• [TEXT EXTRACT]
>>

Home » excel » html – Webscraping in vba – Structure working data & write from left to right cell

html – Webscraping in vba – Structure working data & write from left to right cell

Posted by: admin May 14, 2020 Leave a comment

Questions:

just registered an account here, and yes i’m a real noob – please be nice to me. Now to my challenge: I am building a web scraper in VBA & have found a code I changed a little to my needs. Everything works perfectly and is actually quite smooth. Now I would like my text that loads into my exel document not to be long, but instead to be wide. I suspect it has to do with “.Offset (I, j)”. I’ve played with it a little bit, but I just manage to ruin everything. Here is my code im usin:

Dim IE As InternetExplorer
Dim htmldoc As MSHTML.IHTMLDocument 'Document object
Dim eleColtr As MSHTML.IHTMLElementCollection 'Element collection for tr tags
Dim eleColtd As MSHTML.IHTMLElementCollection 'Element collection for td tags
Dim eleRow As MSHTML.IHTMLElement 'Row elements
Dim eleCol As MSHTML.IHTMLElement 'Column elements
Dim ieURL As String 'URL

'Open InternetExplorer
Set IE = CreateObject("InternetExplorer.Application")

<<

• [MATERIAL]
>>

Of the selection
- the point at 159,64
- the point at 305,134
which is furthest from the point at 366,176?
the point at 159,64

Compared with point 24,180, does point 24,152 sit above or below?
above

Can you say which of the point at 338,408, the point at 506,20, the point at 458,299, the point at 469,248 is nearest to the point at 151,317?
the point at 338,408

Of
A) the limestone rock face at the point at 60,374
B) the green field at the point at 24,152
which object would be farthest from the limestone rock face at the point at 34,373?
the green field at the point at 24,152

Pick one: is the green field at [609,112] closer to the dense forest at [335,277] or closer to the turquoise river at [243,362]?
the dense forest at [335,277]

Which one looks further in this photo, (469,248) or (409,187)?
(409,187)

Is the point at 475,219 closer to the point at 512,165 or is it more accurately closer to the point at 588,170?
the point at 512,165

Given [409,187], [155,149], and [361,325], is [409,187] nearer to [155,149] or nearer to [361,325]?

<<
>>

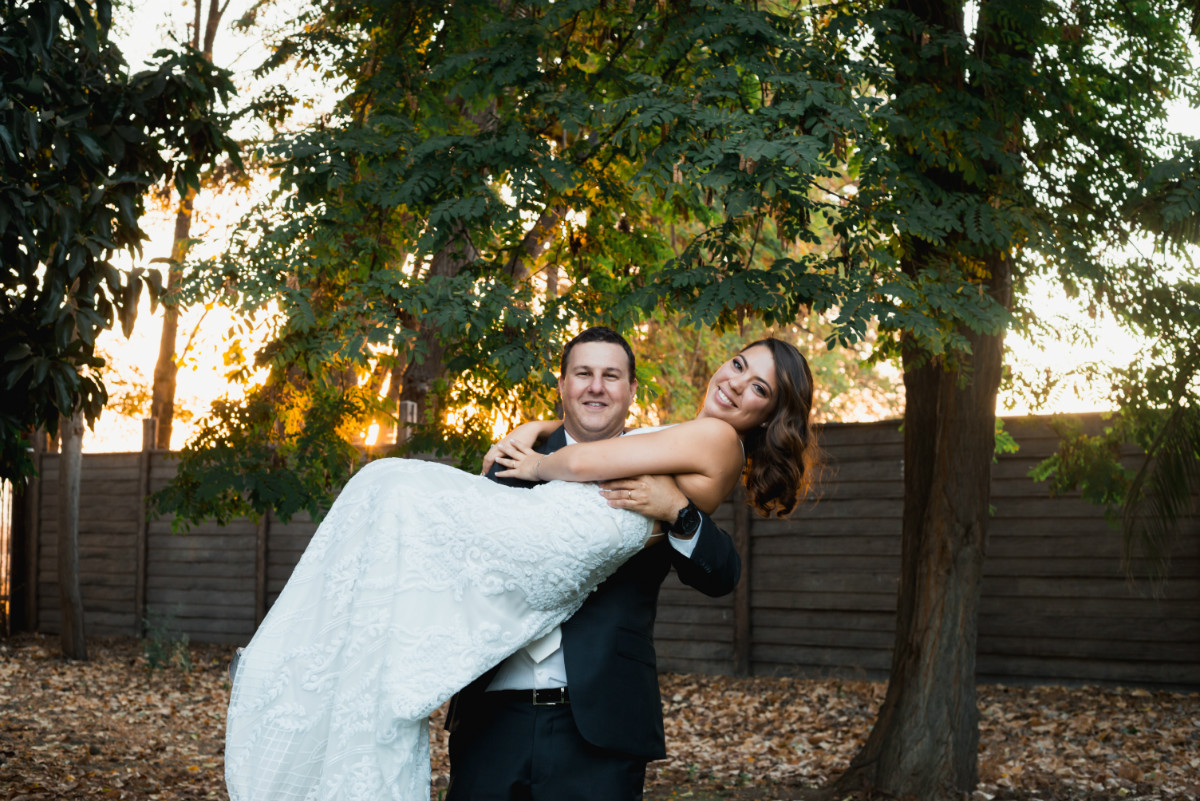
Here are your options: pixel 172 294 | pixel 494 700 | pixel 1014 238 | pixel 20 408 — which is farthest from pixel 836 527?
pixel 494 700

<<

• [WRITTEN TASK A] In the VBA web scraping post, what does the poster suspect the problem has to do with?
• [WRITTEN TASK B] Please sum up the VBA web scraping post in two sentences.

• [REPLY A] ".Offset (I, j)"

• [REPLY B] A new user is building a web scraper in VBA from slightly adapted code that works smoothly, and wants the text loaded into the Excel document to be wide instead of long. The poster suspects ".Offset (I, j)" is involved, reports that experimenting with it ruined everything, and shares code that declares Internet Explorer and HTML document objects and then opens Internet Explorer.